On m'avait dit que Arrabal était un auteur "iconoclaste" et "dérangeant", mais je ne vois pas ce qu'il y a de subversif dans cette relecture quasi littérale de la passion du Christ

 

OK, y'a une casse de voiture, y'a un monde soit-disant post-apo, mais à quel moment Arrabal met de la distance entre son film et les paroles du Christ qu'il replace dans la bouche de Bashung (Bashung, vraiment pas convaincu ni habité par son rôle - je lisais dans sa bio de Marc Besse que Bashung avait accepté de jouer dans ce film sans pour autant avoir eu envie de jouer je jeu de "jouer les messies" tout ça parce qu'il avait gardé un sale souvenir de ses "années Caté" en Alsace).

 

En fait, Arrabal a presque l'air de prendre très au sérieux son personnage de messie, et mis à part le contexte un peu décalé, le fond na varie pas vraiment d'un film sur le Christ.
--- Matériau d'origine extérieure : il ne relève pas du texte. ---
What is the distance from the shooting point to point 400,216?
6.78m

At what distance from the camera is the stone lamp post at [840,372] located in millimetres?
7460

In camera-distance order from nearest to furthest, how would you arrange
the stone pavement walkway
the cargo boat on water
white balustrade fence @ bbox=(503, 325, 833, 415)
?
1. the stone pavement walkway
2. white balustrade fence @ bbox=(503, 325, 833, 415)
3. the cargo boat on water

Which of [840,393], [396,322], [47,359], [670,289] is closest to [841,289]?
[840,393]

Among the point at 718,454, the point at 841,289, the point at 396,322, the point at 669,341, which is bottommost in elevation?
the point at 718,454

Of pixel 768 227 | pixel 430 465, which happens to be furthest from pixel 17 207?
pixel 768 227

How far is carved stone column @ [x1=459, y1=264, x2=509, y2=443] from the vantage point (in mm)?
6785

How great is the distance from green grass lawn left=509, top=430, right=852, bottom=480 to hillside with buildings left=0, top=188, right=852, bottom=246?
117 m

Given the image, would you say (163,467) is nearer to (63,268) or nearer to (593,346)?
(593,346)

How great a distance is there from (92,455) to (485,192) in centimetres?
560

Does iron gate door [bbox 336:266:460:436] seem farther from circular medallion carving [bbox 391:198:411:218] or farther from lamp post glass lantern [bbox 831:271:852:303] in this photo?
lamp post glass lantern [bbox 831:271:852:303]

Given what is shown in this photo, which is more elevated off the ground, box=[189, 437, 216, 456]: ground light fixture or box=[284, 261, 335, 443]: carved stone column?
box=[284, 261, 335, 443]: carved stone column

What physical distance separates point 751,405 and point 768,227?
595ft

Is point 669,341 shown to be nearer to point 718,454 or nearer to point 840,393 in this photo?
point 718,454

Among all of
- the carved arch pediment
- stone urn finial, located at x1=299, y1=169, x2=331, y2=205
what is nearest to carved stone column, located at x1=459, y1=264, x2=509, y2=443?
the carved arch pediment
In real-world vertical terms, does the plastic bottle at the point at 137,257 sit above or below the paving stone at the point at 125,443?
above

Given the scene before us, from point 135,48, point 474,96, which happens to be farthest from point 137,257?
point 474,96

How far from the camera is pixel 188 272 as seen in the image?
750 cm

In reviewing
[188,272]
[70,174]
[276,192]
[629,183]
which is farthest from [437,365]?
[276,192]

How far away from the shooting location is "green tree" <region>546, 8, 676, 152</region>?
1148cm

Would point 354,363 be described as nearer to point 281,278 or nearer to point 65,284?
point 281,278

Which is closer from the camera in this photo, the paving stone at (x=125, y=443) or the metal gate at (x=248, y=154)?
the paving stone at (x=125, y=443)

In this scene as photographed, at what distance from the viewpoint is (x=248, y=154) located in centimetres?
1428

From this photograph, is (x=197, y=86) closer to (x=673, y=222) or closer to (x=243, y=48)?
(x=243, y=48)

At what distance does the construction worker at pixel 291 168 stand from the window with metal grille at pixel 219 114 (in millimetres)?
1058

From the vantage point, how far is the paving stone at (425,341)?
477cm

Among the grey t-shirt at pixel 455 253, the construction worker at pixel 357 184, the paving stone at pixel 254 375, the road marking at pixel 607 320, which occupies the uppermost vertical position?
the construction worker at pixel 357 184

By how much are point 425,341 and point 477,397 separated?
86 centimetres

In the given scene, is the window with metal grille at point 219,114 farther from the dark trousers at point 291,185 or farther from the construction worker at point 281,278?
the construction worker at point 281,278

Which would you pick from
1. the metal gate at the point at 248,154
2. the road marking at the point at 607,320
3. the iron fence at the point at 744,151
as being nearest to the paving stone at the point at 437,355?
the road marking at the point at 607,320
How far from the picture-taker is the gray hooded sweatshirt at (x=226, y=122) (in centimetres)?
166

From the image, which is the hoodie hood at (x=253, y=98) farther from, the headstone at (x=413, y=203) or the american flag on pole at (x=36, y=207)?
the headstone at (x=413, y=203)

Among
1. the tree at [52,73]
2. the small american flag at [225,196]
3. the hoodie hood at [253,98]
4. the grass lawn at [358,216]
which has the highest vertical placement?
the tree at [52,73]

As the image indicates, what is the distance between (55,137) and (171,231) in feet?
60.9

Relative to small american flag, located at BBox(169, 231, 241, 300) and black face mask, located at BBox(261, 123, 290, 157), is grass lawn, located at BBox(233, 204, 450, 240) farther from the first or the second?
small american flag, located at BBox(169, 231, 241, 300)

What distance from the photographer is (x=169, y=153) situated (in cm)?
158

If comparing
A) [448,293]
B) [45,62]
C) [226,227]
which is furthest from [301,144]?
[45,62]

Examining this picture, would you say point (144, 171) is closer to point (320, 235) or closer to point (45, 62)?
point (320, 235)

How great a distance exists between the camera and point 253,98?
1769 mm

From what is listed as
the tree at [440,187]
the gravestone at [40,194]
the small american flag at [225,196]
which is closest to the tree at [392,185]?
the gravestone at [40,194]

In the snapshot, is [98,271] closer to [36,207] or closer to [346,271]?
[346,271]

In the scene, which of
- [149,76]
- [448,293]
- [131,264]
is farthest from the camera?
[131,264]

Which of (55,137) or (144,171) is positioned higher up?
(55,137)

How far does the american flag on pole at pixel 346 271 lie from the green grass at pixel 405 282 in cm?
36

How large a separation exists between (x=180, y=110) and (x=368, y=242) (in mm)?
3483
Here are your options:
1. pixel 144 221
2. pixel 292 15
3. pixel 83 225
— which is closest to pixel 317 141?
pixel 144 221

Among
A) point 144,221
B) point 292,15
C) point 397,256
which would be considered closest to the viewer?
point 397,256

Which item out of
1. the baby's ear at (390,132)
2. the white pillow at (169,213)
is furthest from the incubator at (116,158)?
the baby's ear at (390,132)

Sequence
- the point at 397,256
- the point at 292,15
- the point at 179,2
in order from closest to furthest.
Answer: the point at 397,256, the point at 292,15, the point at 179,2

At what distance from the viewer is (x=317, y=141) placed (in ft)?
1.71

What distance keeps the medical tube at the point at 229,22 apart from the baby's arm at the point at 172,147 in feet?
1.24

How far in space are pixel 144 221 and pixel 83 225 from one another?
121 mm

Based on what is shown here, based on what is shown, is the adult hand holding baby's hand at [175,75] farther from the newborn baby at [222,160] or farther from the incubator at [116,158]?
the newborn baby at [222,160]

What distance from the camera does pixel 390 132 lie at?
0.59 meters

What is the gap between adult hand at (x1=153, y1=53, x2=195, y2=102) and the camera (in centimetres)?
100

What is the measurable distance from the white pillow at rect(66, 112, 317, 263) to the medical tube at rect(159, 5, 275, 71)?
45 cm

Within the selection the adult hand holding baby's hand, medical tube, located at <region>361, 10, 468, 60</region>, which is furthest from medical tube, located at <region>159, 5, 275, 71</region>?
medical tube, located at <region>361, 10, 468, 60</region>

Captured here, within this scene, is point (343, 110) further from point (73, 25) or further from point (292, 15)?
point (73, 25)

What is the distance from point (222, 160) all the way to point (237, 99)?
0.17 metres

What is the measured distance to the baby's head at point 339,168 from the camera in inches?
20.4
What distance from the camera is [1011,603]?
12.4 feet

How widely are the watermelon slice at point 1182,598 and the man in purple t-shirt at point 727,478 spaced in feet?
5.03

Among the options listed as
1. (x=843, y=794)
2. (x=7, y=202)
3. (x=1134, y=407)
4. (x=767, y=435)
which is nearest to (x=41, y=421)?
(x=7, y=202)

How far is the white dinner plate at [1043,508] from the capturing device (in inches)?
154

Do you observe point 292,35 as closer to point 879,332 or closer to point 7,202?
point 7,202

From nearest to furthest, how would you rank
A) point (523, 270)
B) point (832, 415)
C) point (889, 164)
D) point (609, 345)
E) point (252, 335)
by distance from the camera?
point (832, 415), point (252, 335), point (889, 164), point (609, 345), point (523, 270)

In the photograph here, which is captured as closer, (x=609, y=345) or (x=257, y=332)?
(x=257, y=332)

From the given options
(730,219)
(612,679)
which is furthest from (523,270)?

Ça m'a paru hyper superficiel, un peu comme si Arrabal s'était dit "Ouais, je vais raconter l'histoire de Jésus dans une casse auto, ça va faire grincer des dents"... Sauf qu'il ne fait déplacer que l'histoire dans un autre contexte, mais JAMAIS il ne remet cette histoire en cause ou impose un point de vue un tant soit peu critique.

 

Bref, y'a quelques passages marrant, des plans vraiment barrés, mais c'est quand même mal branlé, mal joué, mal monté (et c'est produit par Antenne 2 ! putain ! fût quand même une époque où la télé co-produisait autre chose que des produits destinés à remplir ses grilles de prime-time).